Each player has a latent "injury hazard rate" that you estimate hierarchically — borrowing strength across similar players (same position, age, workload). The posterior updates as the season progresses, incorporating rest days, minutes played, and high-intensity sprints. Wide posteriors early in the season → narrow as data accumulates.
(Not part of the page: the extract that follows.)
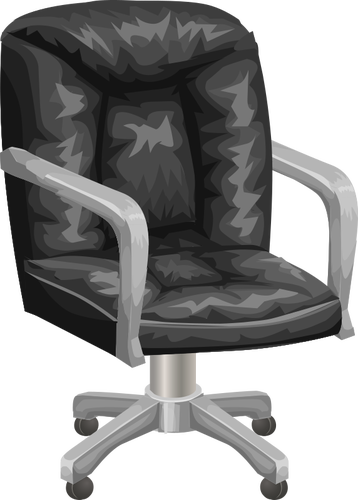 黒のオフィス椅子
Model: Bayesian survival analysis (Cox or Weibull) | Prior: Hierarchical by position/age | Output: P(injury in next 5 matches)
Bayesian vs. Frequentist: When to Use Which
It's not a religion — it's a toolkit
Use Bayesian When
  • • Small samples (few matches, new players)
  • • You have genuine prior knowledge
  • • You need uncertainty quantification
  • • Decisions depend on posterior probabilities
  • • Hierarchical structure (teams, leagues, seasons)
  • • Sequential updating (in-game, week-by-week)
Frequentist Is Fine When
  • • Large datasets (millions of events)
  • • You just need predictions, not uncertainty
  • • Computational budget is very tight
  • • The model is simple (logistic regression, XGBoost)
  • • Prior specification is genuinely controversial
  • • You need fast iteration speed
The Pragmatic View

With enough data, Bayesian and frequentist methods converge to the same answers. The prior washes out. The difference matters most in exactly the situations football analytics faces: small samples, structured data, and decisions that require probability statements. If you're betting, you need posteriors. If you're training a neural network on millions of tracking frames, MLE is fine.

Summary
What You Learned
  • ✓ Why small football samples need Bayesian thinking
  • ✓ Bayes' theorem: Posterior ∝ Likelihood × Prior
  • ✓ Prior distributions and encoding domain knowledge
  • ✓ Conjugate updates (Beta-Binomial, Normal-Normal)
  • ✓ Credible intervals vs. confidence intervals
  • ✓ MCMC for complex models
  • ✓ Hierarchical models and partial pooling
  • ✓ Six football applications
Key Equations
P(θ|D) ∝ P(D|θ) × P(θ)
Beta(α,β) + k wins, n-k losses → Beta(α+k, β+n-k)
μₙ = (μ₀/σ₀² + nx̄/σ²) / (1/σ₀² + n/σ²)
σₙ² = 1 / (1/σ₀² + n/σ²)
λᵢⱼ = exp(αᵢ - δⱼ + γ)
Key Takeaway

Bayesian inference isn't about being "more correct" than frequentist statistics — it's about getting the right answers to the right questions. When you have small samples, prior knowledge, hierarchical structure, and you need probability statements about parameters (which is most of football analytics and all of betting), Bayesian modelling isn't optional — it's the natural framework. Start with Beta-Binomial for rates, add hierarchical structure for teams, and reach for MCMC when models get complex.